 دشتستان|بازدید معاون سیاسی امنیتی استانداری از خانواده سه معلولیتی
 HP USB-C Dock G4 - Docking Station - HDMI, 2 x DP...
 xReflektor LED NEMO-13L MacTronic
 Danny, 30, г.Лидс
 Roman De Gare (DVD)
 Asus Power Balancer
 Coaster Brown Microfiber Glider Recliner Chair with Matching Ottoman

= = = =

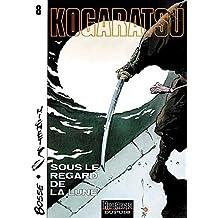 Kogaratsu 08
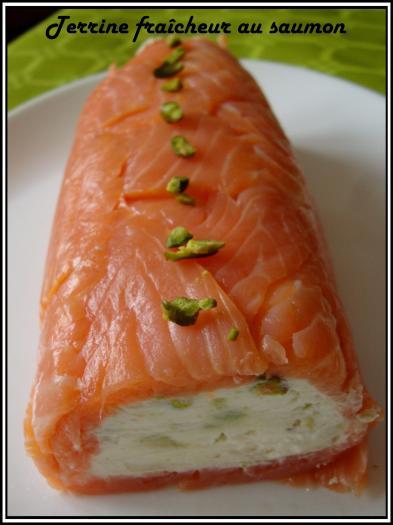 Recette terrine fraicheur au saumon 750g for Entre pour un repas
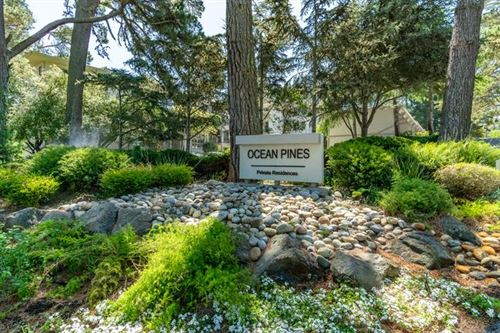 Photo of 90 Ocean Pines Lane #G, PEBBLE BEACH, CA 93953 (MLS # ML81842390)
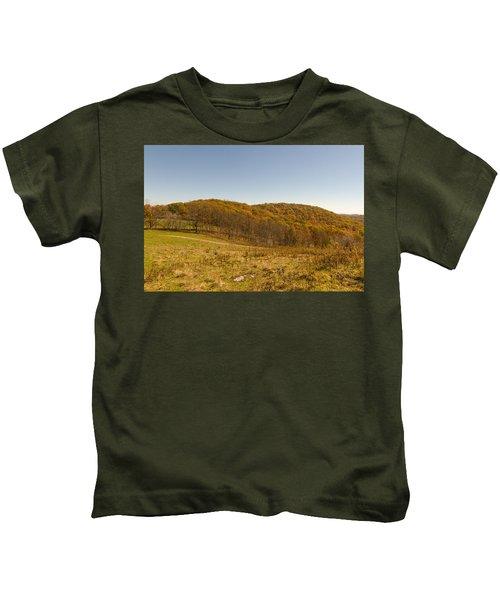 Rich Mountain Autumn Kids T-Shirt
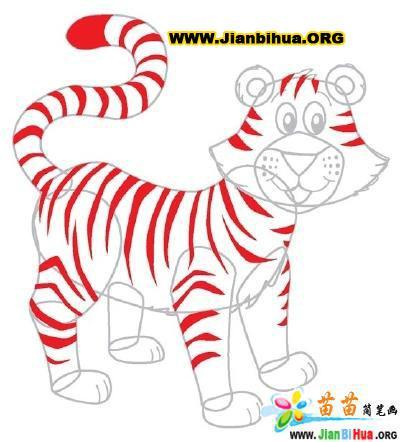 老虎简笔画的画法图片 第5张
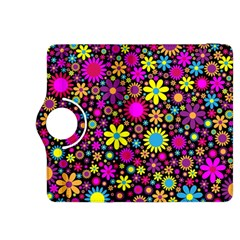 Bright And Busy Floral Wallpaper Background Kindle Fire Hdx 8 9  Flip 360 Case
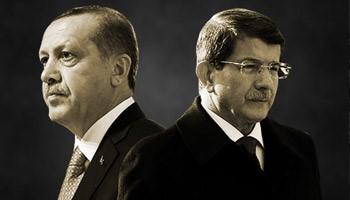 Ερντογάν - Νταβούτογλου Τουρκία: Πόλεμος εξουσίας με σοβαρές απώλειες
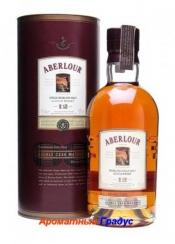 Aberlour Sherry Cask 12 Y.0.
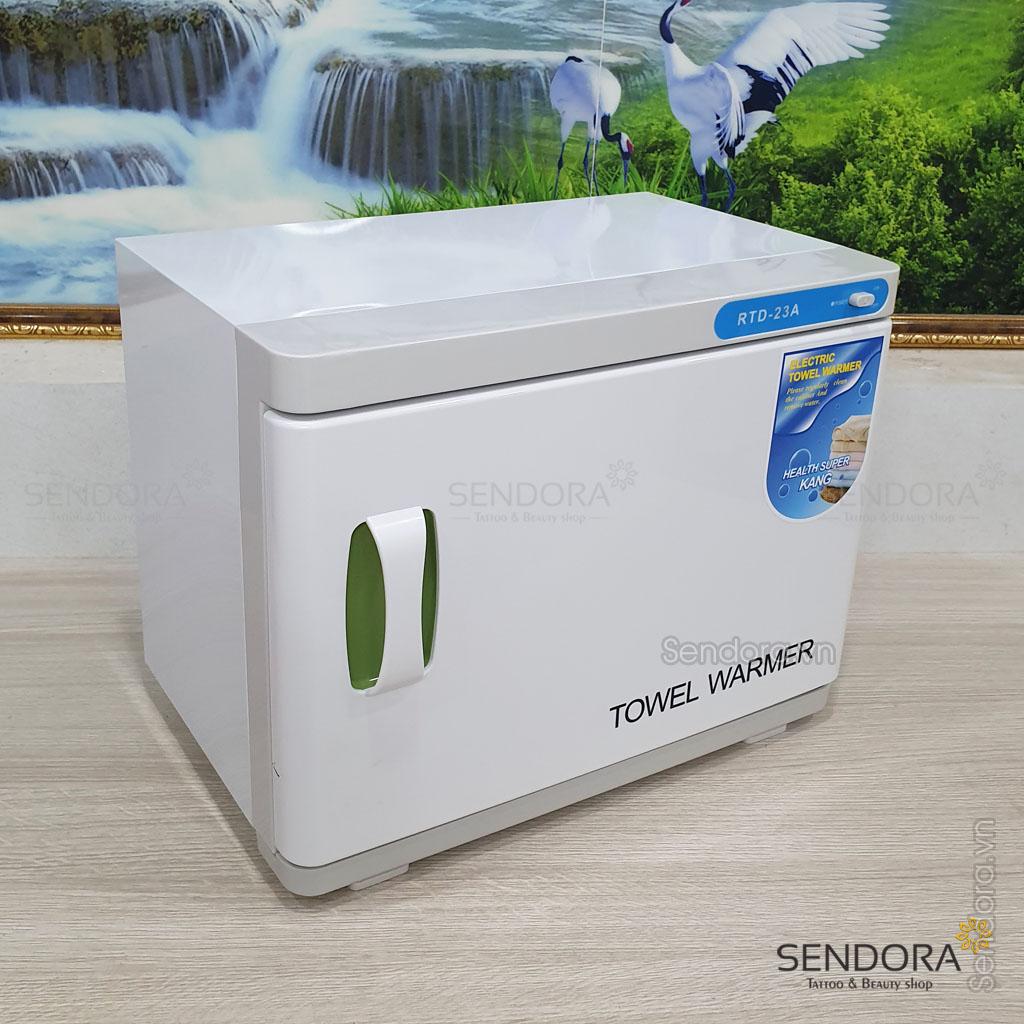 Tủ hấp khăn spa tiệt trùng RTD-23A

= = = =

INSTRUCTIONS FOR THE TASK: Please, from the material above, copy only the lines from the line with "دشتستان|بازدید معاون سیاسی" up to and including the line with "Coaster Brown Microfiber", exactly as written.

EXERCISE RESULT:
 دشتستان|بازدید معاون سیاسی امنیتی استانداری از خانواده سه معلولیتی
 HP USB-C Dock G4 - Docking Station - HDMI, 2 x DP...
 xReflektor LED NEMO-13L MacTronic
 Danny, 30, г.Лидс
 Roman De Gare (DVD)
 Asus Power Balancer
 Coaster Brown Microfiber Glider Recliner Chair with Matching Ottoman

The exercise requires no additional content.